Was der Prague Reporter noch anmerkte: In Totalaufnahmen wirke Prag in „The Rookie“ als sommerliche Kulisse mit blauem Himmel. Genau dies ist mein einziger Trost: Dieser 26. Juni 2025 war ein furchtbar heißer Tag in Prag. So heiß, dass ich für Besorgungen den lächerlichen Kilometer von meiner Wohnung zum Auto-Parkplatz nicht in einem Ruck bewältigte, sondern auf halbem Weg auf einer Bank rasten musste.
Bis heute quält mich deshalb die Frage, ob ich bei diesen heftigen klimatischen Voraussetzungen überhaupt aus meiner Prager Vorstadt mit schönen schattigen Plätzen ins Zentrum der Stadt gefahren wäre, um Nolan zu sehen – wenn ich denn gewusst hätte, dass er gerade dort ist. Und wenn man ihn überhaupt hätte sehen können, bei all dem touristischen Trubel im Sommer in Prag.

Der Drehort Prag war nicht zuletzt deshalb nötig, weil die Arbeiten in Los Angeles wegen der Popularität der Serie mittlerweile öfters unterbrochen werden müssen, um Fans und ihre Begeisterung in Schach zu halten. Vermutlich wäre Nolan auch in der tschechischen Metropole vom Drehstab strikt abgeschirmt worden. Kaum eine Chance für mich, einmal Nolans Hand zu drücken. Oder gar ein kurzes Gespräch mit ihm zu führen. Oder ein Selfie zu machen. Oder wenigstens ein Autogramm von ihm zu erhalten.
Trotzdem wäre ich natürlich gefahren – und pfeif auf den Hitzschlag, den ich dabei am Altstädter Ring erlitten hätte! Nachdem ich in den letzten Jahren sogar schon meine „heiligen“ Abende in Prager Kneipen vorzeitig beendete, um die Fortsetzung einer „Rookie“-Staffel nicht zu verpassen.

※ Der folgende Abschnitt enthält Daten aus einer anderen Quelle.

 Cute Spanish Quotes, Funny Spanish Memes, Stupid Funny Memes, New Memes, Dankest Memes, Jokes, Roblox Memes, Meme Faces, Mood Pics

Die Rookies in Prag. Kann es was Schöneres für einen Fan von beiden geben? Und ich war nur eine knappe halbe Stunde Fahrzeit von John Nolan entfernt, als er hier drehte. Ja, ich verfluche diesen 26. Juni 2025 und die Tage drumherum! Das mag man für albern halten. Erst recht für einen Mann, der dem Teenie-Alter längst entwachsen ist. Doch, hey, es ist „The Rookie“!
Irgendwo in den unendlichen Weiten der Streaming-Dienste wird sicher schon Staffel 8 gezeigt. Dann wären jedoch Spannung und Vorfreude für mich dahin. Und eine Menge Geld für eben dieses Pay TV dazu. Da warte ich lieber, bis die Serie wieder im Free TV läuft – und gebe das gesparte Kapital lieber in Prager Kneipen aus.
Ja, meine Sucht nach Prag ist wohl doch noch ein wenig größer als nach den Rookies.